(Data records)
(begin)

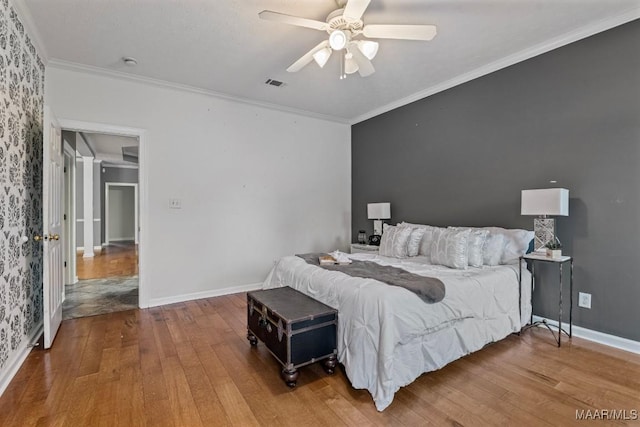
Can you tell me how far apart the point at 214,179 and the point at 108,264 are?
4050 mm

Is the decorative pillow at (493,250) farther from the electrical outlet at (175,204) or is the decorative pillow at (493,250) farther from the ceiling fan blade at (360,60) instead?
the electrical outlet at (175,204)

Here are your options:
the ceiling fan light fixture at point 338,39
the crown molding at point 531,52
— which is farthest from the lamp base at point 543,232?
the ceiling fan light fixture at point 338,39

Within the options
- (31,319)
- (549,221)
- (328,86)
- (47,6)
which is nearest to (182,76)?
(47,6)

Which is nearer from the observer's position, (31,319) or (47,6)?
(47,6)

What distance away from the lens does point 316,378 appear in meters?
2.16

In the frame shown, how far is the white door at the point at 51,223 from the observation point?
2.56 meters

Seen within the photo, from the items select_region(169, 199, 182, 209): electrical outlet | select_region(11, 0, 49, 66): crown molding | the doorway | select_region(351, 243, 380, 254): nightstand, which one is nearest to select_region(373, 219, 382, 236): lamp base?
select_region(351, 243, 380, 254): nightstand

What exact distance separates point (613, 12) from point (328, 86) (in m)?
2.65

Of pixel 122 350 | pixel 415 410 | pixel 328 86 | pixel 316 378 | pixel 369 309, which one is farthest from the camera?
pixel 328 86

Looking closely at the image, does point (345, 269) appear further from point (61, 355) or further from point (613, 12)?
point (613, 12)

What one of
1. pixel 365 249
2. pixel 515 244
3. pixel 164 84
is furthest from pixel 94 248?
pixel 515 244

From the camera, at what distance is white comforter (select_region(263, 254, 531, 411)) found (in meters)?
1.92

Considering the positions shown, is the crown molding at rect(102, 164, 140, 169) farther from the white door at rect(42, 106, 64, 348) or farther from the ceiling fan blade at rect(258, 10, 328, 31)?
the ceiling fan blade at rect(258, 10, 328, 31)

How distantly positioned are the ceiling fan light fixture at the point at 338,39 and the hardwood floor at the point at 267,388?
2.36m
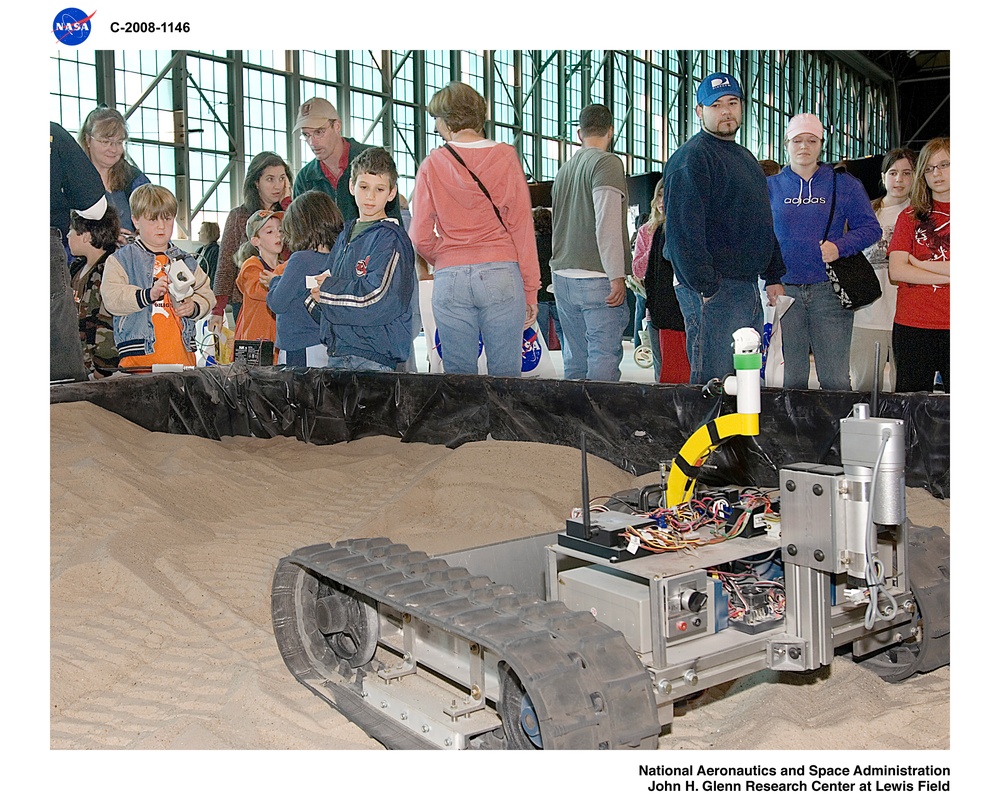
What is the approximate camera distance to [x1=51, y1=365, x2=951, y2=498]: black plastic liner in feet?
14.4

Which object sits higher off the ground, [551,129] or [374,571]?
[551,129]

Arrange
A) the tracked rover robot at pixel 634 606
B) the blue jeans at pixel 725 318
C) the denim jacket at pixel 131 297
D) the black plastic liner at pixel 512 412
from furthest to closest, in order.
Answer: the denim jacket at pixel 131 297, the blue jeans at pixel 725 318, the black plastic liner at pixel 512 412, the tracked rover robot at pixel 634 606

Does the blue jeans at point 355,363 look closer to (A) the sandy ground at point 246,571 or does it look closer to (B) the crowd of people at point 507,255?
(B) the crowd of people at point 507,255

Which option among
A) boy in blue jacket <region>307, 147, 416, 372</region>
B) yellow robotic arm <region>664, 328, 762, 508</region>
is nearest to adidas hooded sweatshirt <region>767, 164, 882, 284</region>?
boy in blue jacket <region>307, 147, 416, 372</region>

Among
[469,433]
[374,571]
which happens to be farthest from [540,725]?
[469,433]

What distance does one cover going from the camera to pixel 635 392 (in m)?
5.08

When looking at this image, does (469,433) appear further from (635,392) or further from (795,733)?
Answer: (795,733)

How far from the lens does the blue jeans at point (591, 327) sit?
6719mm

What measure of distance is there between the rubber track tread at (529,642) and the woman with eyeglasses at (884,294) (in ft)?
12.0

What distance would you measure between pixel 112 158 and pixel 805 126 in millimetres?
5451

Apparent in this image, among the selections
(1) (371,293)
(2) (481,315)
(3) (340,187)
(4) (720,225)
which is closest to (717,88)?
(4) (720,225)

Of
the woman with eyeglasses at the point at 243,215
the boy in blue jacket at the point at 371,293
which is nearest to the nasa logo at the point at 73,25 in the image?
the boy in blue jacket at the point at 371,293

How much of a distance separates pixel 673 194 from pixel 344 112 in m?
7.16

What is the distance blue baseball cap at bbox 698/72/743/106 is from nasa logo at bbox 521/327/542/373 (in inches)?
81.8
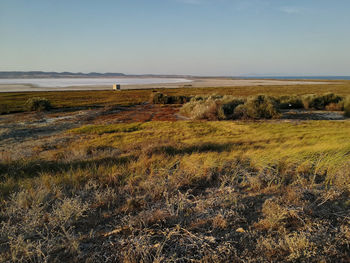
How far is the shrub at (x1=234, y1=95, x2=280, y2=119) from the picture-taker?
18.9 meters

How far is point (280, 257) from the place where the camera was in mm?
2199

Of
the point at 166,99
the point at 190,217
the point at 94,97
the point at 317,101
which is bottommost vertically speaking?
the point at 190,217

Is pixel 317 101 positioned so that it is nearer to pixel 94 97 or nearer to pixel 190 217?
pixel 190 217

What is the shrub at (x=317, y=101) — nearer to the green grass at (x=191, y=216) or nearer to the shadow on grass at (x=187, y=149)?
the shadow on grass at (x=187, y=149)

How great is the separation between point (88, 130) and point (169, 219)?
14468mm

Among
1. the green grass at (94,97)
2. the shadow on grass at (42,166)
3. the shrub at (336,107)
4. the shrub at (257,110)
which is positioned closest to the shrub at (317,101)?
the shrub at (336,107)

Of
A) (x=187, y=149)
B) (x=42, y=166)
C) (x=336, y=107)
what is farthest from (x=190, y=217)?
(x=336, y=107)

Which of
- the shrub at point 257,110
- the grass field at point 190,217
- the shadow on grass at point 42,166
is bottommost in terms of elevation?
the shadow on grass at point 42,166

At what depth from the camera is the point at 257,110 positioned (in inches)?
754

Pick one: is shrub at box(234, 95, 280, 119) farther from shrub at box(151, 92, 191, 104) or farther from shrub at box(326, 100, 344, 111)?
shrub at box(151, 92, 191, 104)

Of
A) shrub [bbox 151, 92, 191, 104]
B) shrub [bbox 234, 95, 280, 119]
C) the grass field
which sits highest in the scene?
shrub [bbox 151, 92, 191, 104]

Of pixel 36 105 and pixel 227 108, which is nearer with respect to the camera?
pixel 227 108

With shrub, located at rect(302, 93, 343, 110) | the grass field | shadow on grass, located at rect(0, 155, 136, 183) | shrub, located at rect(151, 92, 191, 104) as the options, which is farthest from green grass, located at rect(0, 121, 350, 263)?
shrub, located at rect(151, 92, 191, 104)

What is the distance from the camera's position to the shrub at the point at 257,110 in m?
18.9
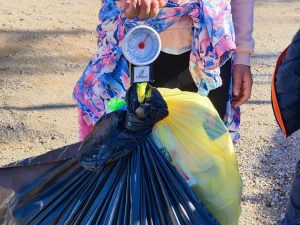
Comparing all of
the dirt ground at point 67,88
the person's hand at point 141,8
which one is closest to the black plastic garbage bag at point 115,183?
the person's hand at point 141,8

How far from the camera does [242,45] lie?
208 cm

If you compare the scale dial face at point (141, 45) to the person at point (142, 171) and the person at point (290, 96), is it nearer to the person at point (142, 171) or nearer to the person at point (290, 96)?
the person at point (142, 171)

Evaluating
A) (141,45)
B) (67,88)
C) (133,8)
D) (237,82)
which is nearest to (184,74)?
(237,82)

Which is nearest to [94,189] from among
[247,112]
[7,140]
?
[7,140]

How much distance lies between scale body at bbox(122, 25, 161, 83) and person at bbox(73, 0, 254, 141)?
15 centimetres

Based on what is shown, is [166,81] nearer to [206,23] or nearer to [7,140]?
[206,23]

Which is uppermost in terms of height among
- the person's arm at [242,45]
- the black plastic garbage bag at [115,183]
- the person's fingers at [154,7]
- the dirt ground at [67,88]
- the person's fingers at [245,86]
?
the person's fingers at [154,7]

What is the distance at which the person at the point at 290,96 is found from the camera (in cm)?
151

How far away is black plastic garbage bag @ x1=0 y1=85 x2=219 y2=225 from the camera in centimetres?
161

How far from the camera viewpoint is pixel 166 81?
6.47 feet

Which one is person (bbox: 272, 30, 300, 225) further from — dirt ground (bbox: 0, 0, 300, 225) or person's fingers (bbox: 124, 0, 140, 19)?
dirt ground (bbox: 0, 0, 300, 225)

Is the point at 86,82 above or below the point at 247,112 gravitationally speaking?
above

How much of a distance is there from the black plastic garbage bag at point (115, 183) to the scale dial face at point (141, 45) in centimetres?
8

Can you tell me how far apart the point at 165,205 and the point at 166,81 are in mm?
496
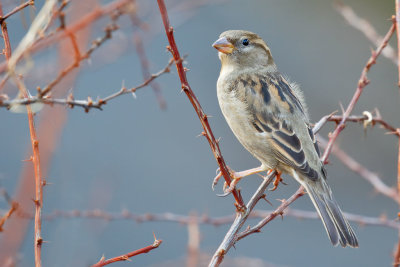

(end)

The task » From the listing, pull out every line that contains the word "person".

Full solution »
the person's hand at point 141,8
the person's hand at point 141,8
If you compare the scale dial face at point (141, 45) to the person at point (142, 171) and the person at point (290, 96), is it nearer to the person at point (142, 171) or nearer to the person at point (290, 96)?
the person at point (142, 171)
How much distance lies between scale body at bbox(122, 25, 161, 83) and person at bbox(73, 0, 254, 141)?
- the person's arm at [242,45]
- the person's fingers at [154,7]
- the person's fingers at [245,86]
the person's fingers at [154,7]
What is the distance at which the person at the point at 290,96 is found from the camera (in cm)?
Which one is person (bbox: 272, 30, 300, 225) further from — dirt ground (bbox: 0, 0, 300, 225) or person's fingers (bbox: 124, 0, 140, 19)?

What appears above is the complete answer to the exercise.